Extract:
· · · · ·

Chula Vista Bankruptcy FAQs

Looking for debt relief? Denton Law Group can help!

As an experienced bankruptcy firm, we at Denton Law Group realize that contemplating legal debt relief brings up a lot of questions. To help you decide if filing for bankruptcy in California can provide the financial fresh start you are looking for, our Chula Vista bankruptcy attorney has compiled a list of the most frequently asked questions we have encountered.

At Denton Law Group, we are dedicated to protecting the rights of debtors and are active members of the National Association of Consumer Bankruptcy Attorneys. We can thoroughly assess your debt situation to discover if declaring bankruptcy would provide the financial fresh start you are looking for. Additionally, we offer all our clients enrollment in's credit rebuilding program to assist you on your road to financial stability.

For further information on which type of bankruptcy might best assist you on the road to financial freedom, contact us today to arrange a free case consultation.


  • Bankruptcy

    • How much does filing for bankruptcy cost?

· · · · ·

Exercise set:
**a.** Decide whether each statement agrees with the bankruptcy page. Answer yes or no for each and quote the words of the bankruptcy page that settle it.
(i) The firm is an active member of the National Association of Consumer Bankruptcy Attorneys.
(ii) The firm charges a fee for the first case consultation.
(iii) The list of frequently asked questions was compiled by the firm's clients.
**b.** Reproduce the part of the bankruptcy page starting with "At Denton Law Group, we" and going on through "to financial stability.".

Data extract:
· · · · ·

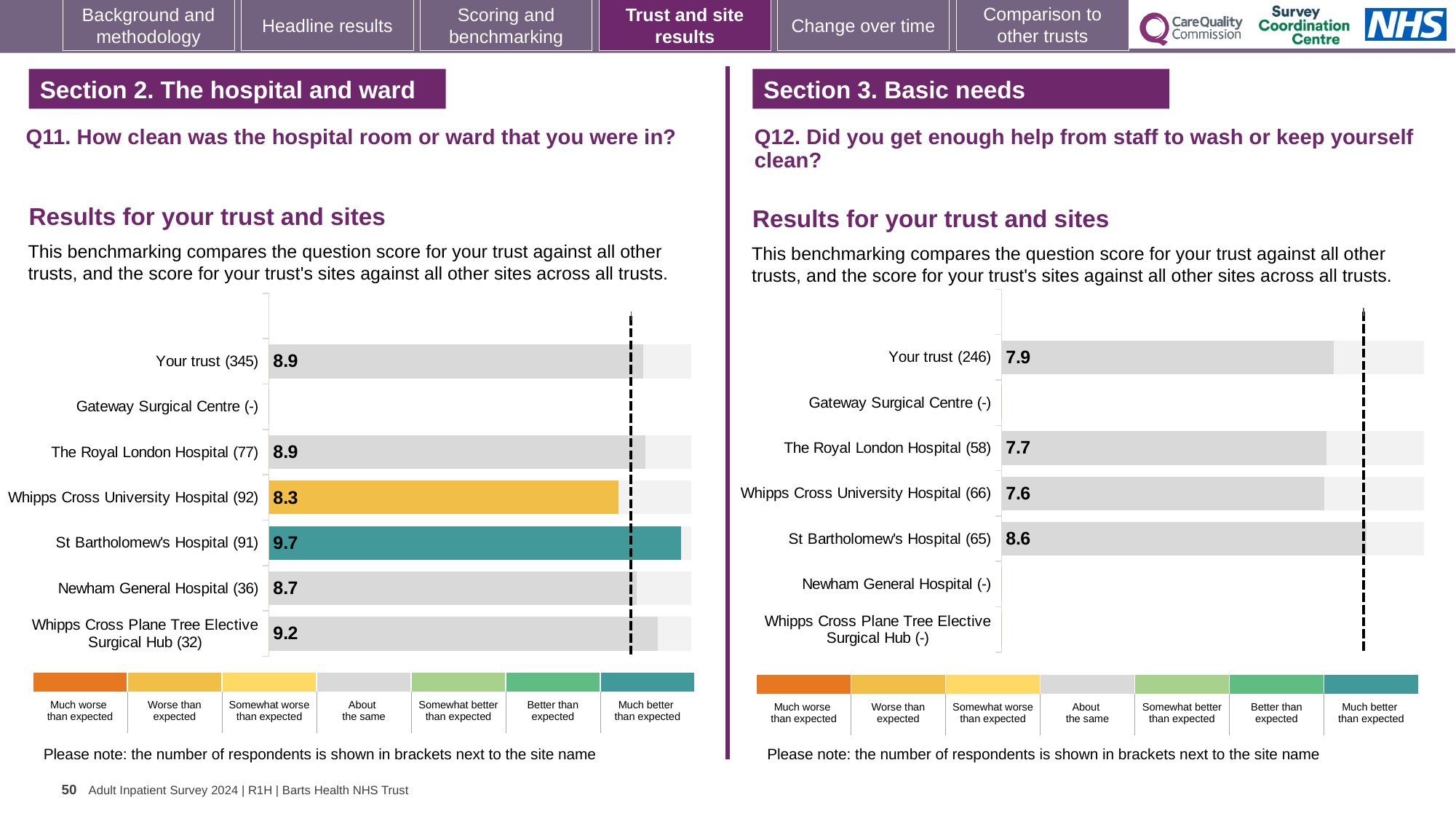
In the Q12 chart (right), what is the score for Your trust? 7.9 In the Q11 chart (left), which site has the lowest score among those with a value shown? Whipps Cross University Hospital In the Q12 chart (right), what is the difference between the scores for St Bartholomew's Hospital and Whipps Cross University Hospital? 1.0 In the Q11 chart (left), which has the higher score: Newham General Hospital or Whipps Cross Plane Tree Elective Surgical Hub? Whipps Cross Plane Tree Elective Surgical Hub In the Q12 chart (right), which site has the highest score? St Bartholomew's Hospital In the Q12 chart (right), what is the score for The Royal London Hospital? 7.7 In the Q11 chart (left), what is the score for Whipps Cross University Hospital? 8.3 What type of chart is used for the Q11 results on the left? Bar chart In the Q11 chart (left), which site has the highest score? St Bartholomew's Hospital In the Q11 chart (left), what is the difference between the scores for St Bartholomew's Hospital and Whipps Cross University Hospital? 1.4 In the Q11 chart (left), what is the score for St Bartholomew's Hospital? 9.7 In the Q12 chart (right), how many sites (including Your trust) are listed on the axis? 7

· · · · ·

Response list:
**a.**
(i) Yes: "are active members of the National Association of Consumer Bankruptcy Attorneys"
(ii) No: "contact us today to arrange a free case consultation"
(iii) No: "our Chula Vista bankruptcy attorney has compiled a list of the most frequently asked questions we have encountered"

**b.**
At Denton Law Group, we are dedicated to protecting the rights of debtors and are active members of the National Association of Consumer Bankruptcy Attorneys. We can thoroughly assess your debt situation to discover if declaring bankruptcy would provide the financial fresh start you are looking for. Additionally, we offer all our clients enrollment in's credit rebuilding program to assist you on your road to financial stability.